*** Source data Section Begins ***

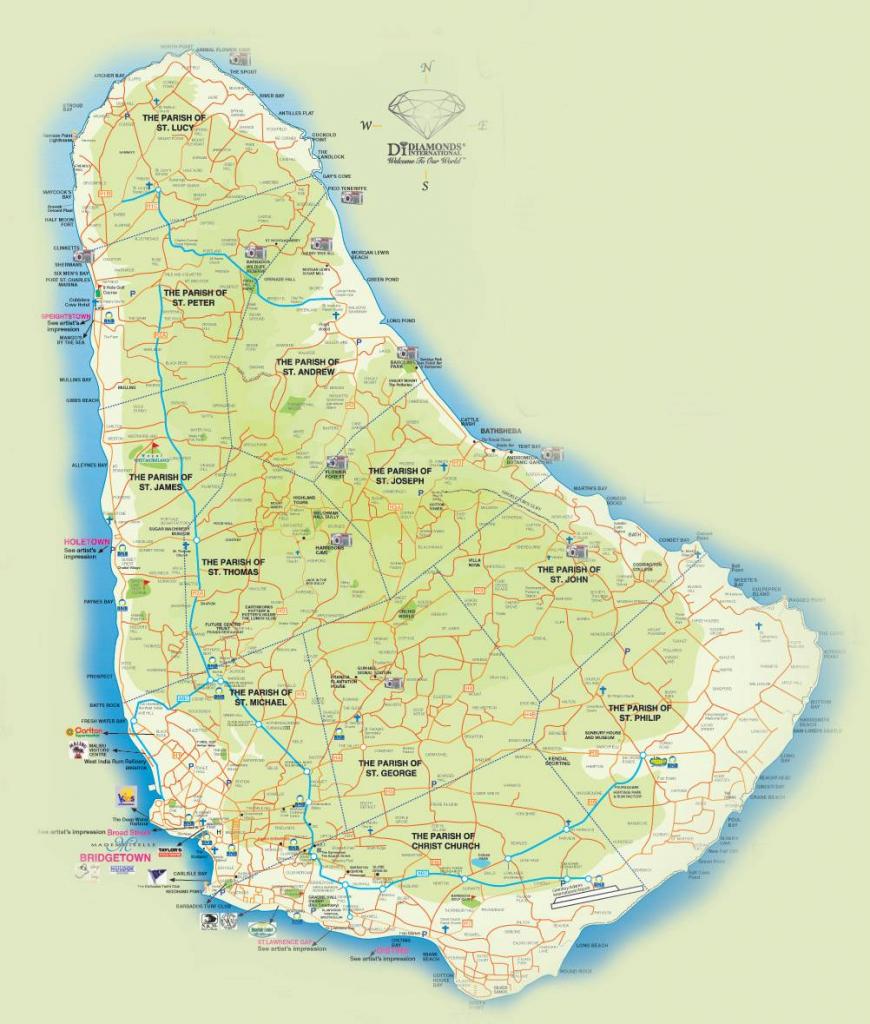 Large Bridgetown Maps For Free Download And Print | High-Resolution inside Printable Map Of Barbados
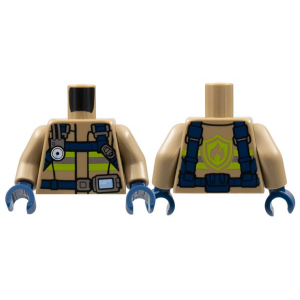 LEGO® Accessoire Mini-Figurines Torse Pompier (2Y)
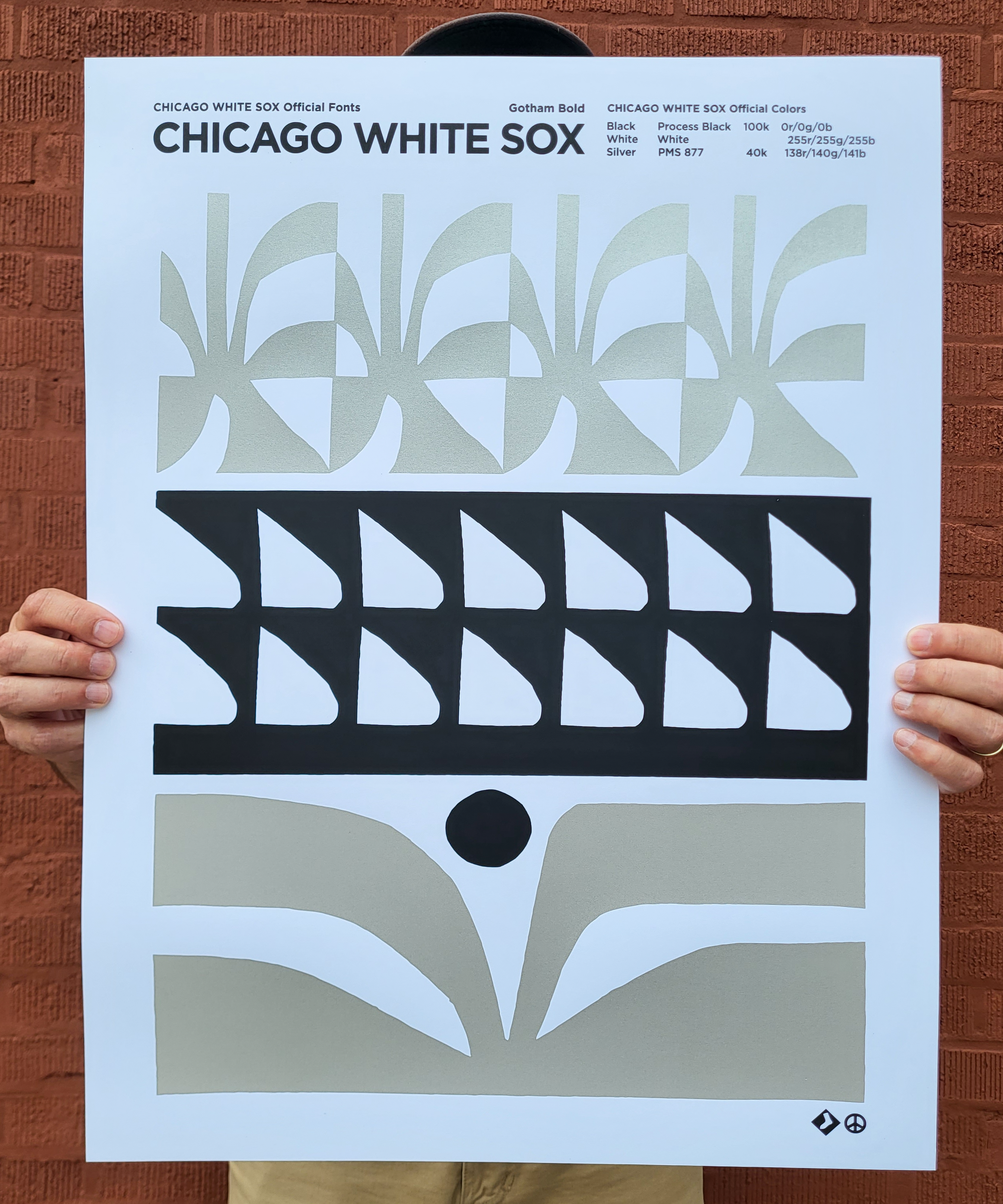 "Gotham Bold" White Sox by Cody Hudson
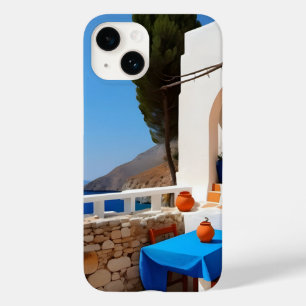 Mediterranean Terrace View Case-Mate iPhone 14 Case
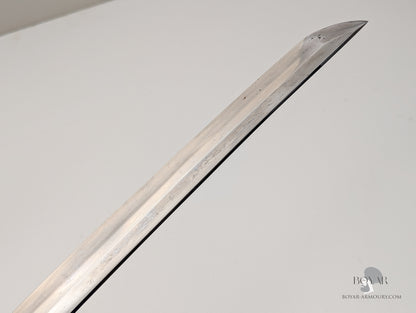 Japanese Sword with NBTHK Hozon Certificate, signed Izuminokami Fujiwara Nobuie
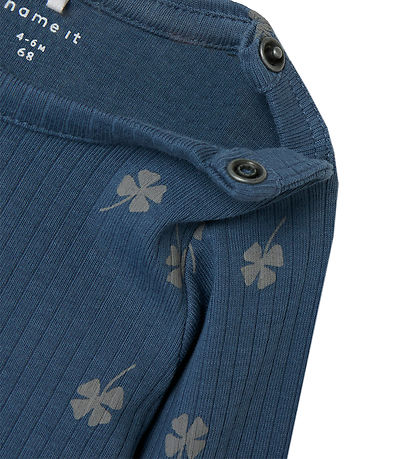 Name It Samfella L/æ - Rib - NbmNoellus - Vintage Indigo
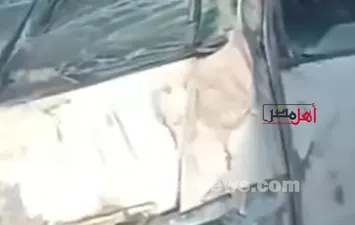 جانب من الحادث 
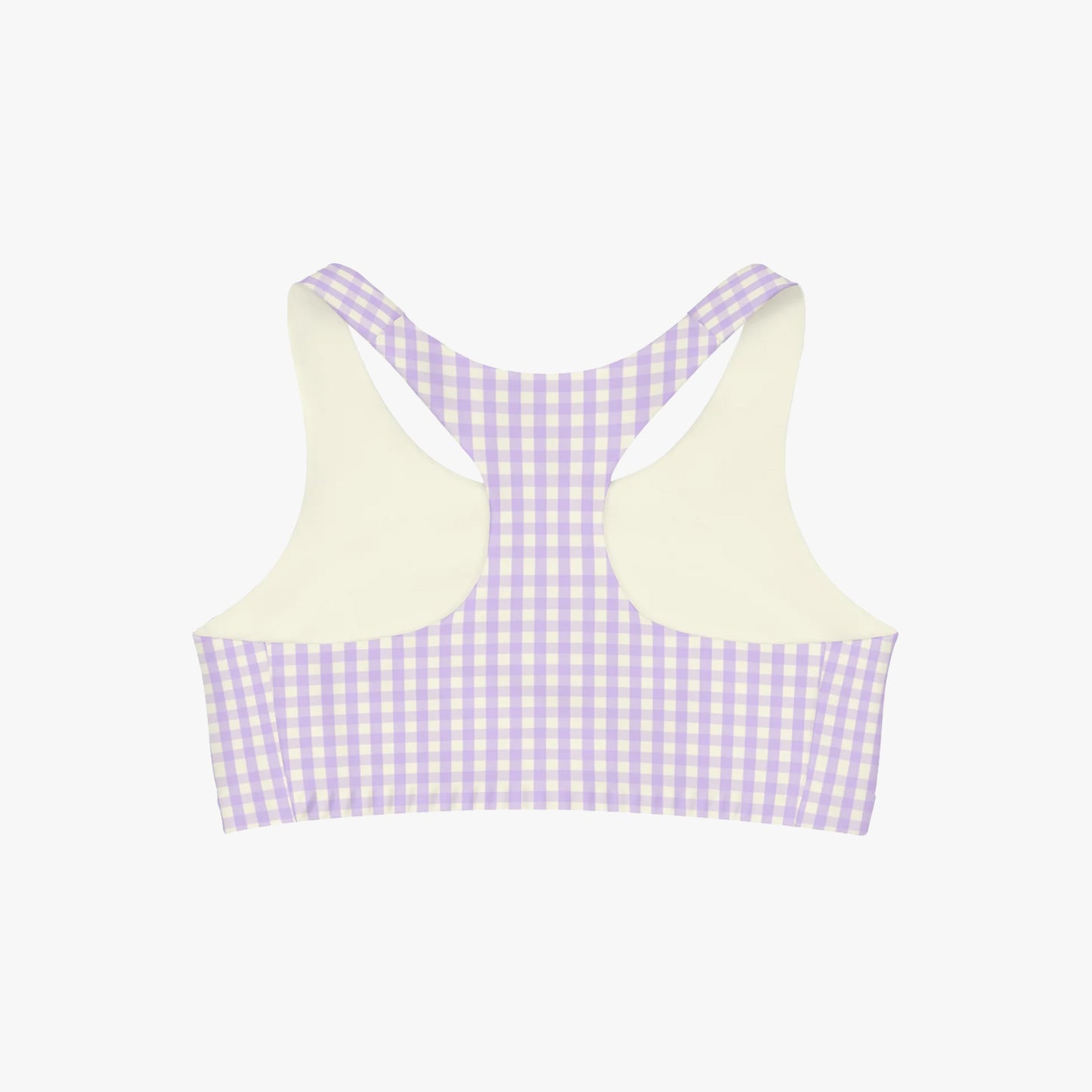 Gingham Soft Girl Seamless Sports Bra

*** Source data Section Ends ***

What you are asked to do: All of the entries above should be retyped exactly, with the pictures left out.

The completed task:
 Large Bridgetown Maps For Free Download And Print | High-Resolution inside Printable Map Of Barbados
 LEGO® Accessoire Mini-Figurines Torse Pompier (2Y)
 "Gotham Bold" White Sox by Cody Hudson
 Mediterranean Terrace View Case-Mate iPhone 14 Case
 Japanese Sword with NBTHK Hozon Certificate, signed Izuminokami Fujiwara Nobuie
 Name It Samfella L/æ - Rib - NbmNoellus - Vintage Indigo
 جانب من الحادث 
 Gingham Soft Girl Seamless Sports Bra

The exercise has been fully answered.